Tuan Duli Kecik  

 トゥアン・ドリ・クチク

                                                


 昔 トゥアン・ドリ・クチクという名の王様がおりました。

 この王様はとてもハンサムな王様で、美しいキラット・ディ・アワンというお姫様と婚約していました。

 しかし婚約していたとはいえ、二人はまだ一度も逢ったことがなかったのです。

 ドリ王は早く結婚させてくれるようにキラット姫のお父様に何度もお願いしたのですが、

 その度に断られていました。

 「娘のキラット姫はまだ若いから、結婚するのは早い。」と姫のお父様は言うのです。

 「もう何箇月か先に延ばす方がいいでしょう。」と姫のお母様も言いました。

      王様はとてもむなしくなりました。昼も夜もきらっと姫のことを思いつづけ、次第にやせていきました。

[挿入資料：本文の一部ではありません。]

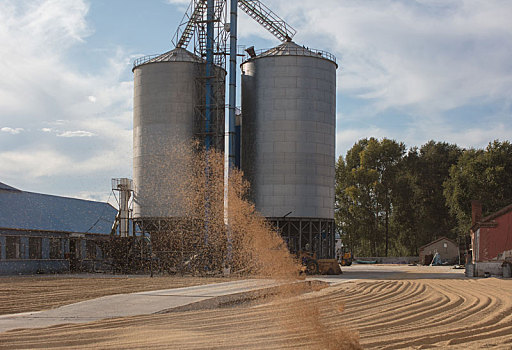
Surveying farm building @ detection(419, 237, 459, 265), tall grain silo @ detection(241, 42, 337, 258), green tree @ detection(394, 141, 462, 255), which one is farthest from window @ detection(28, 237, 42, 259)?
green tree @ detection(394, 141, 462, 255)

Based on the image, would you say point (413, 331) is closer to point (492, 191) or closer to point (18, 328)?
point (18, 328)

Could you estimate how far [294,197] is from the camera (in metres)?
40.3

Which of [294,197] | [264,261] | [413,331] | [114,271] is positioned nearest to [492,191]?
[294,197]

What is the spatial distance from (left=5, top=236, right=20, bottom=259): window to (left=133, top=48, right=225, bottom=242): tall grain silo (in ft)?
26.3

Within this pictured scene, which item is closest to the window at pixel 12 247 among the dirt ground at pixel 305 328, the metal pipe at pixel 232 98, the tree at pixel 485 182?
the metal pipe at pixel 232 98

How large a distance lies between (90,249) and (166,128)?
10.9m

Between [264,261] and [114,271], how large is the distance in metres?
11.0

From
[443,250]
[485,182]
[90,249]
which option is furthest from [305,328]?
[485,182]

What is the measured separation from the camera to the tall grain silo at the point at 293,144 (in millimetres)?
40406

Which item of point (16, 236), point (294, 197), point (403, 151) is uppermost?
point (403, 151)

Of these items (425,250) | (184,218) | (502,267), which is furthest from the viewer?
(425,250)

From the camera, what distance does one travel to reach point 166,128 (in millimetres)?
41688

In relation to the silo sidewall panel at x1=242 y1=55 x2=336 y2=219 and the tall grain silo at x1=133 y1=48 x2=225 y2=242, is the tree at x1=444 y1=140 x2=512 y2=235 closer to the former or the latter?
the silo sidewall panel at x1=242 y1=55 x2=336 y2=219

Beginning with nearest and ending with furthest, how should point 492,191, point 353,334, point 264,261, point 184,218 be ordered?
point 353,334
point 264,261
point 184,218
point 492,191
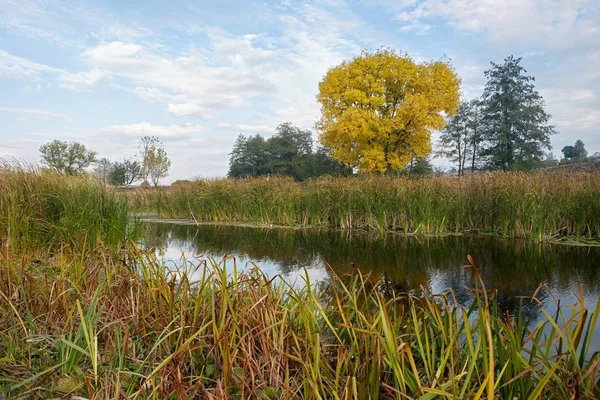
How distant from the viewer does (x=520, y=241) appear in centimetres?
997

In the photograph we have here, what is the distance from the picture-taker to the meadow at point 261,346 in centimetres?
189

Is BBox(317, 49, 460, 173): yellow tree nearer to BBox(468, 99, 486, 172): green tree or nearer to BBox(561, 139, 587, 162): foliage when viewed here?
BBox(468, 99, 486, 172): green tree

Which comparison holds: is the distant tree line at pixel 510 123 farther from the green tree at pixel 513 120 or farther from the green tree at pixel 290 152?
the green tree at pixel 290 152

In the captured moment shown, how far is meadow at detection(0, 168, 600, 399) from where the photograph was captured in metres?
1.89

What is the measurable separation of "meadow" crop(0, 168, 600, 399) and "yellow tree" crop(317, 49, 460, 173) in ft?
84.6

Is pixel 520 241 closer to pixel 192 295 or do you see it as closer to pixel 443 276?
pixel 443 276

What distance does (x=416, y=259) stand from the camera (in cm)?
772

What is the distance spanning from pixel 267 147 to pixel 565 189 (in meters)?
39.3

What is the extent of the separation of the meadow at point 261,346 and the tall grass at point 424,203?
818 cm

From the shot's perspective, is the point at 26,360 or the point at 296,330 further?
the point at 296,330

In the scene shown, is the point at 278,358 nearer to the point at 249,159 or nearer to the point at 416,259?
the point at 416,259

 夜になっても部屋では寝つかれなくて、大広間で寝ることにしました。

 そんなある晩のこと、王様がアラーの神に祈りを捧げてから、大広間で眠りに就くと、夢を見ました。

 夢の中で、王様のところへ白いひげの老人がやってきて、しわがれ声でアワン姫をあきらめるようにというのです。

 「ドリ王と結婚するのはパサル・パンジャン・ウビという国のビンタン・べライ姫でしょう。」

 と告げて老人は消え、ドリ王は目が覚めました。

 王はおどろき、急いで夢を打ち消すように何回か祈りましたが、それから明け方近くまでよく眠れませんでした。

 逢ったことも無いビンタン姫の面影がまぶたに浮かんでは消え、王様は姫に逢いたいという考えのとりこに

なってしまったのです。

 しかし、もし夢の事を話したらキラット姫はきっととても怒るでしょう。何年か待つ約束をしているのですから。

 そこでやむを得ずドリ王は黙ってビンタン姫を探しに行く事にしました。

 水浴びをし身を清めて身支度を整えてから米倉 に行って米を大きな器いっぱいいれ、

 台所に行って食べものをたっぷりと準備しました。

 今までドリ王がこんなにお米や食べものを持ち出したことはなかったので、侍女たちはとても驚きました。

 その時、おばあ様が偶然やってきて、孫のドリ王を見てびっくりしました。